_Task details:_ Reproduce every line of the items below word for word, leaving the pictures out of your answer.
-- Source information follows --
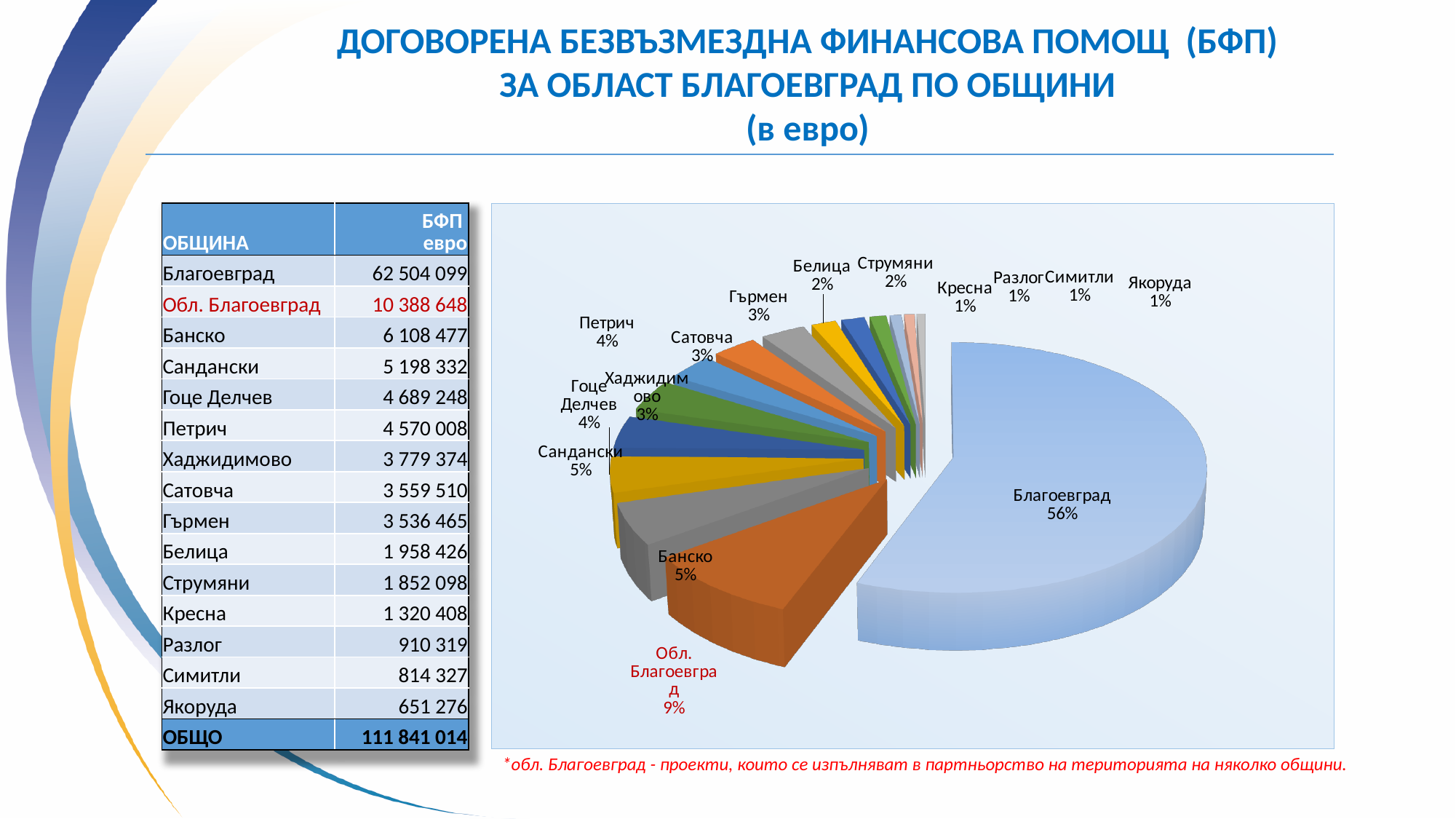
What is the difference in percentage points between the Благоевград slice and the Обл. Благоевград slice? 47% What kind of chart is shown on the slide? pie chart Which slice of the pie chart is the largest? Благоевград How many slices does the pie chart have? 15 What share of the pie does Белица have? 2% Which slice label in the pie chart is written in red? Обл. Благоевград What share of the pie does Банско have? 5% What share of the pie does Якоруда have? 1% Which slice is larger, Сандански or Гърмен? Сандански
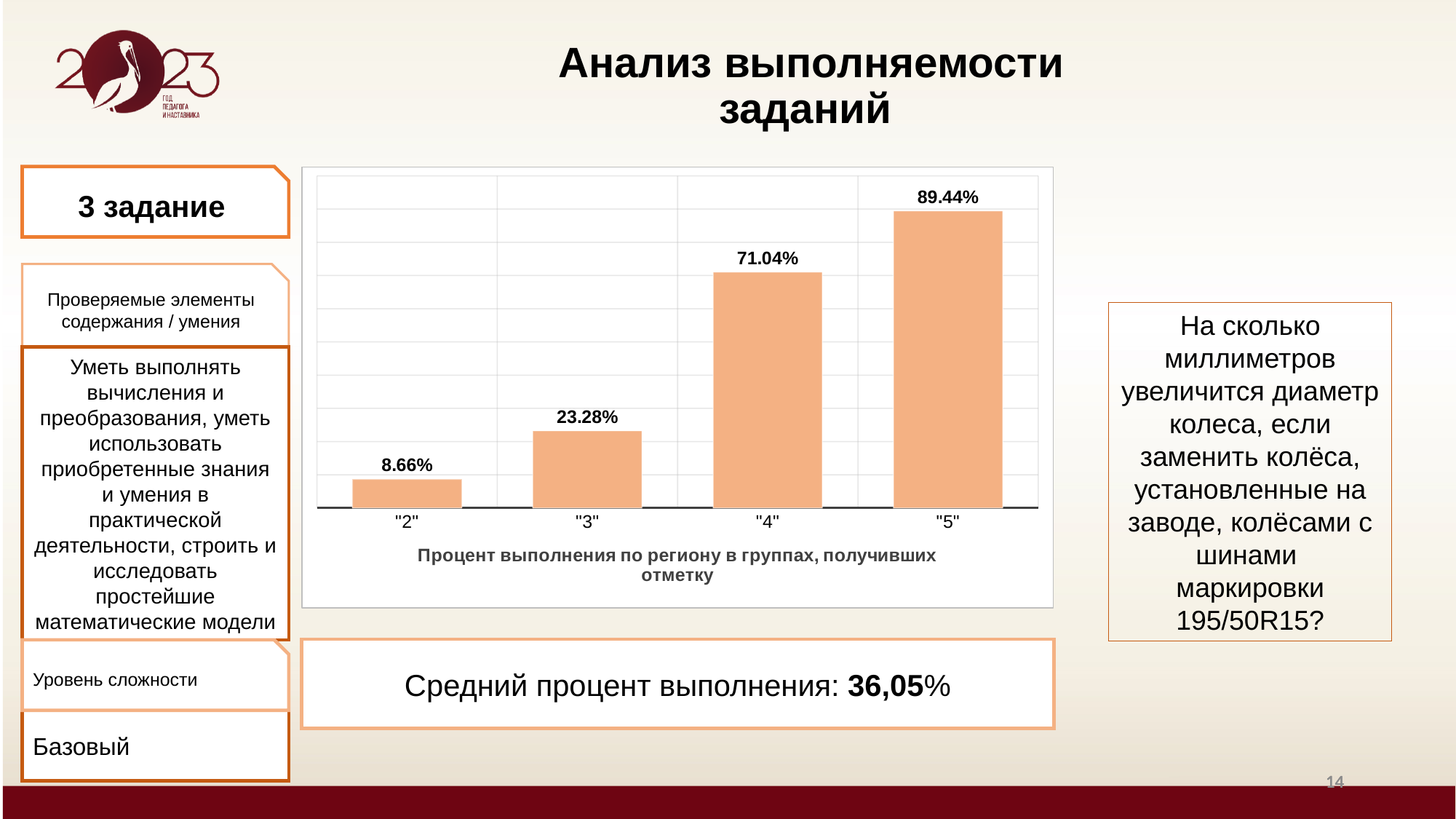
What kind of chart is shown on the slide? Bar chart What is the value for the group with mark "4"? 71.04% Which group has the lowest completion percentage? "2" How many groups (bars) are shown in the chart? 4 What is the value for the group with mark "5"? 89.44% What is the value for the group with mark "3"? 23.28% Which is larger, the value for group "3" or the value for group "4"? "4" What is the difference between the values for groups "5" and "4"? 18.40% Which group has the highest completion percentage? "5" Do the values rise or fall from group "2" to group "5"? Rise What is the value for the group with mark "2"? 8.66% What is the difference between the values for groups "3" and "2"? 14.62%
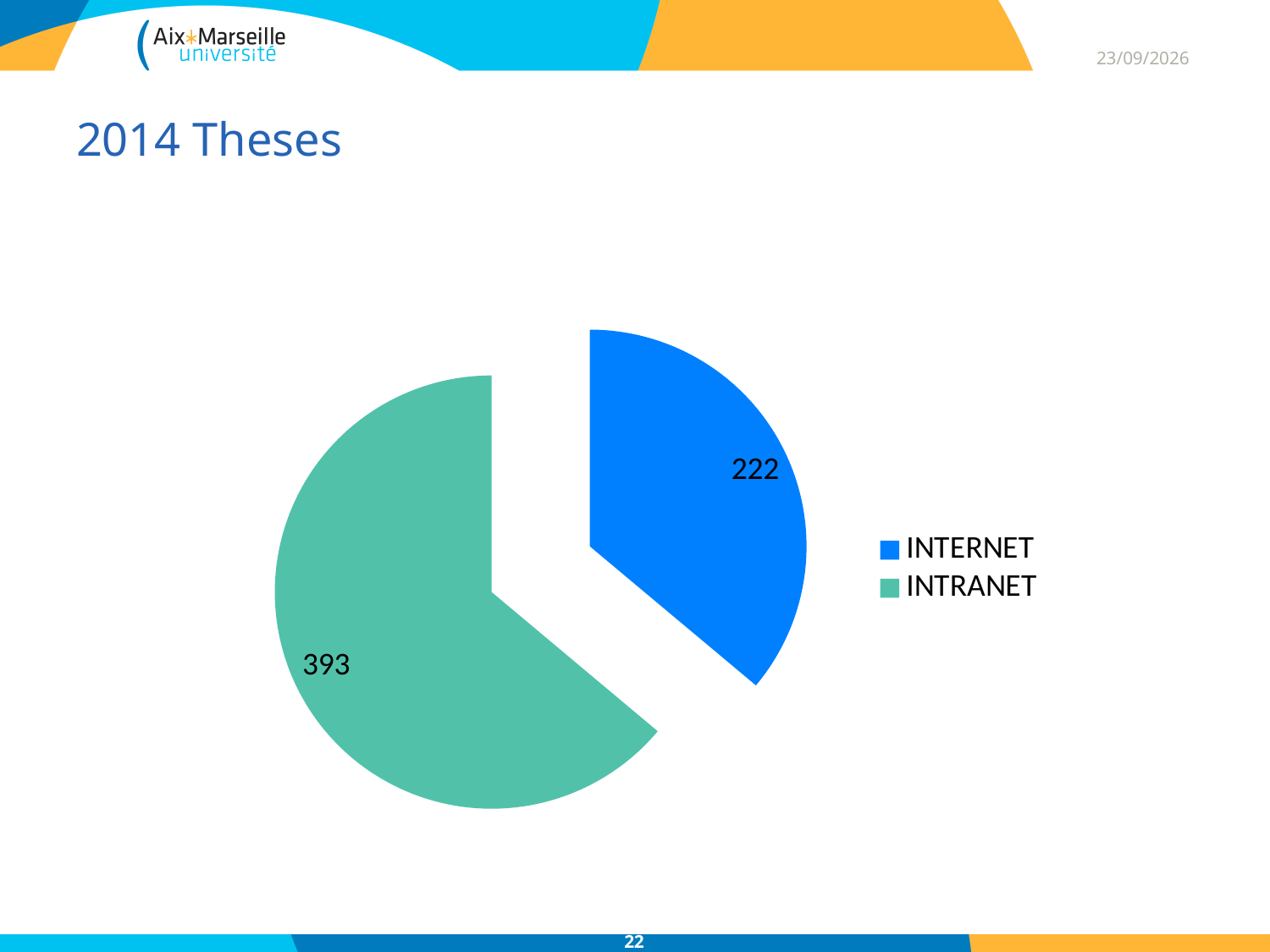
What type of chart is shown on the slide? pie chart What share of the pie does INTRANET represent, to the nearest whole percent? 64% What is the total of all slices in the pie chart? 615 What colour is the INTERNET slice? blue Which is larger, INTERNET or INTRANET? INTRANET What is the value for INTRANET? 393 What is the difference between the INTRANET and INTERNET values? 171 How many slices does the pie chart have? 2 What is the value for INTERNET? 222 How many entries does the legend list? 2 Which category has the smallest slice? INTERNET Which category has the largest slice? INTRANET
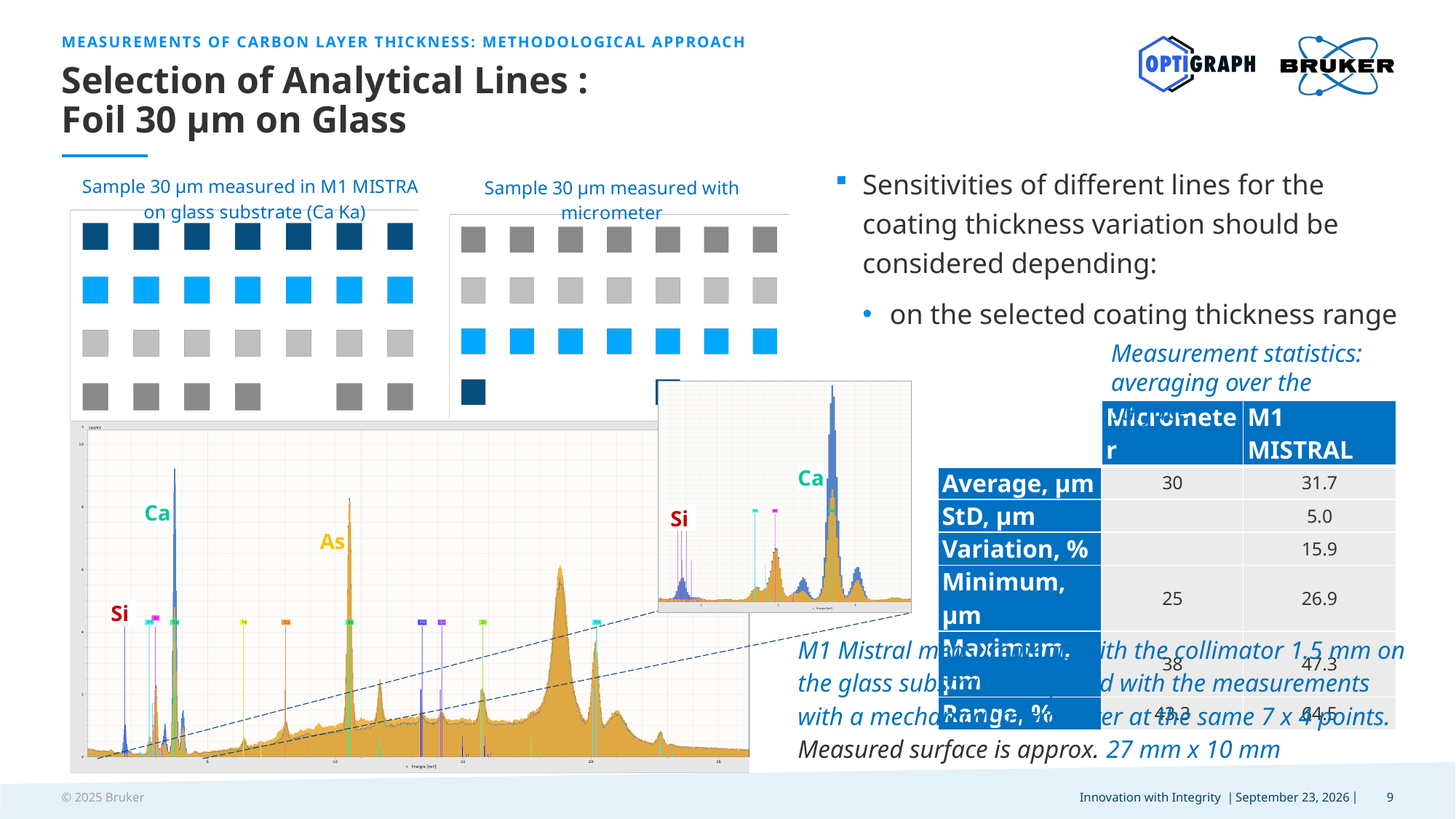
In the large spectrum chart at the bottom left, which labeled peak is the highest? Ca Which two element labels are printed on the small inset spectrum chart? Si and Ca In the small inset spectrum chart, which labeled peak is taller, Ca or Si? Ca What is the title of the left grid chart? Sample 30 µm measured in M1 MISTRA on glass substrate (Ca Ka) How many columns of squares does the left grid chart (M1 MISTRA on glass substrate) have? 7 In the large spectrum chart at the bottom left, which labeled peak is the lowest? Si What colour are the squares in the top row of the left grid chart? dark blue How many rows of squares does the right grid chart (measured with micrometer) have? 4 In the large spectrum chart at the bottom left, which labeled peak is taller, As or Si? As What kind of chart is the large chart at the bottom left of the slide? area chart In the large spectrum chart at the bottom left, which labeled peak is taller, Ca or As? Ca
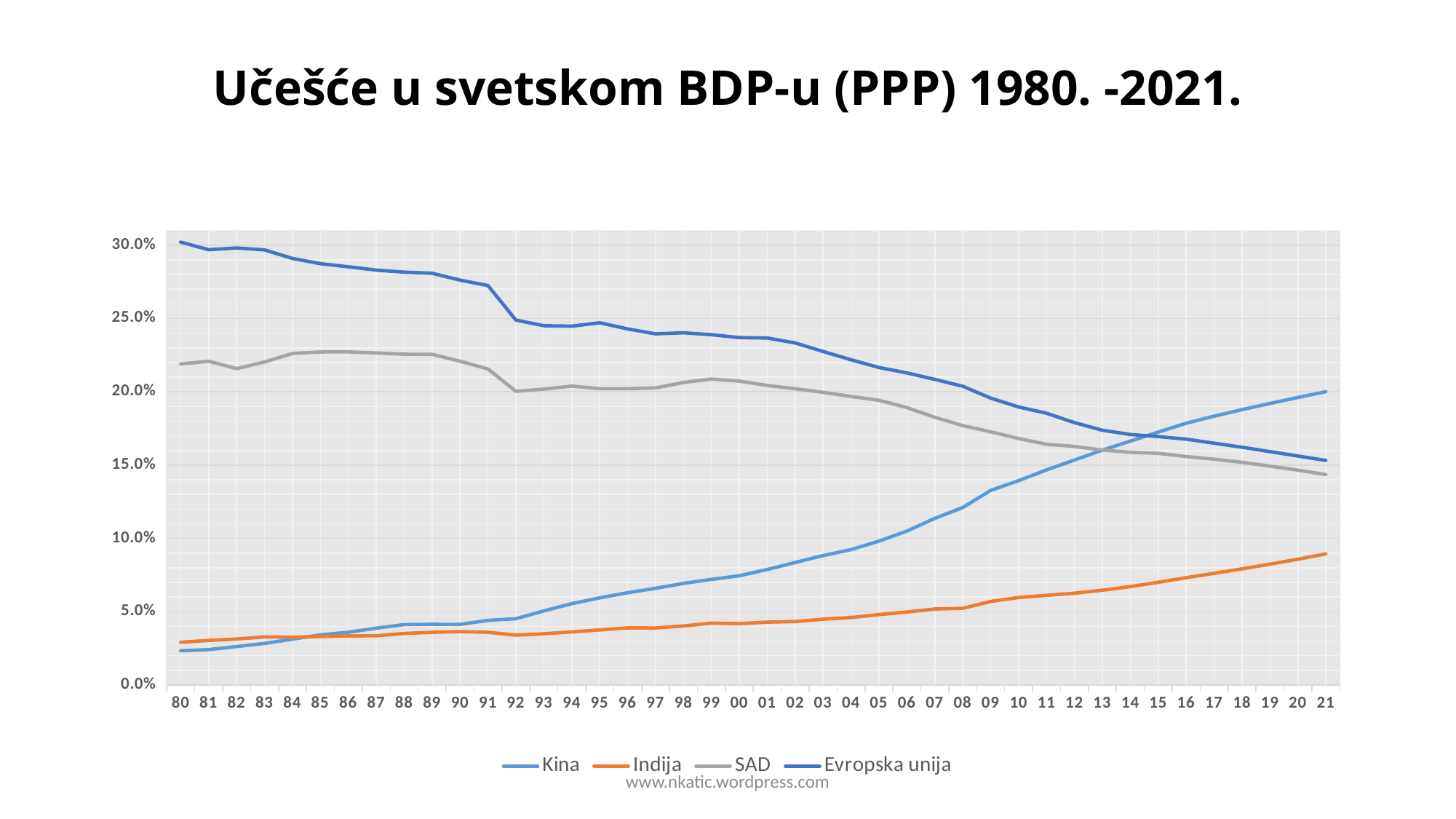
Which series has the highest value in 21? Kina Which series has the highest value in 80? Evropska unija How many years (points) are plotted along the x axis? 42 Does the value for Kina rise or fall from 80 to 21? rise How many series does the legend list? 4 Which series has the lowest value in 21? Indija Does the value for Evropska unija rise or fall from 80 to 21? fall What kind of chart is shown on the slide? line chart Is the value for Kina in 80 greater or less than 5.0%? less In 21, which is larger, the value for Kina or the value for SAD? Kina What is the title of the chart? Učešće u svetskom BDP-u (PPP) 1980. -2021. Is the value for SAD in 21 greater or less than 15.0%? less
-- Source information concluded --
_Exercise result:_
What is the difference in percentage points between the Благоевград slice and the Обл. Благоевград slice? 47% What kind of chart is shown on the slide? pie chart Which slice of the pie chart is the largest? Благоевград How many slices does the pie chart have? 15 What share of the pie does Белица have? 2% Which slice label in the pie chart is written in red? Обл. Благоевград What share of the pie does Банско have? 5% What share of the pie does Якоруда have? 1% Which slice is larger, Сандански or Гърмен? Сандански
What kind of chart is shown on the slide? Bar chart What is the value for the group with mark "4"? 71.04% Which group has the lowest completion percentage? "2" How many groups (bars) are shown in the chart? 4 What is the value for the group with mark "5"? 89.44% What is the value for the group with mark "3"? 23.28% Which is larger, the value for group "3" or the value for group "4"? "4" What is the difference between the values for groups "5" and "4"? 18.40% Which group has the highest completion percentage? "5" Do the values rise or fall from group "2" to group "5"? Rise What is the value for the group with mark "2"? 8.66% What is the difference between the values for groups "3" and "2"? 14.62%
What type of chart is shown on the slide? pie chart What share of the pie does INTRANET represent, to the nearest whole percent? 64% What is the total of all slices in the pie chart? 615 What colour is the INTERNET slice? blue Which is larger, INTERNET or INTRANET? INTRANET What is the value for INTRANET? 393 What is the difference between the INTRANET and INTERNET values? 171 How many slices does the pie chart have? 2 What is the value for INTERNET? 222 How many entries does the legend list? 2 Which category has the smallest slice? INTERNET Which category has the largest slice? INTRANET
In the large spectrum chart at the bottom left, which labeled peak is the highest? Ca Which two element labels are printed on the small inset spectrum chart? Si and Ca In the small inset spectrum chart, which labeled peak is taller, Ca or Si? Ca What is the title of the left grid chart? Sample 30 µm measured in M1 MISTRA on glass substrate (Ca Ka) How many columns of squares does the left grid chart (M1 MISTRA on glass substrate) have? 7 In the large spectrum chart at the bottom left, which labeled peak is the lowest? Si What colour are the squares in the top row of the left grid chart? dark blue How many rows of squares does the right grid chart (measured with micrometer) have? 4 In the large spectrum chart at the bottom left, which labeled peak is taller, As or Si? As What kind of chart is the large chart at the bottom left of the slide? area chart In the large spectrum chart at the bottom left, which labeled peak is taller, Ca or As? Ca
Which series has the highest value in 21? Kina Which series has the highest value in 80? Evropska unija How many years (points) are plotted along the x axis? 42 Does the value for Kina rise or fall from 80 to 21? rise How many series does the legend list? 4 Which series has the lowest value in 21? Indija Does the value for Evropska unija rise or fall from 80 to 21? fall What kind of chart is shown on the slide? line chart Is the value for Kina in 80 greater or less than 5.0%? less In 21, which is larger, the value for Kina or the value for SAD? Kina What is the title of the chart? Učešće u svetskom BDP-u (PPP) 1980. -2021. Is the value for SAD in 21 greater or less than 15.0%? less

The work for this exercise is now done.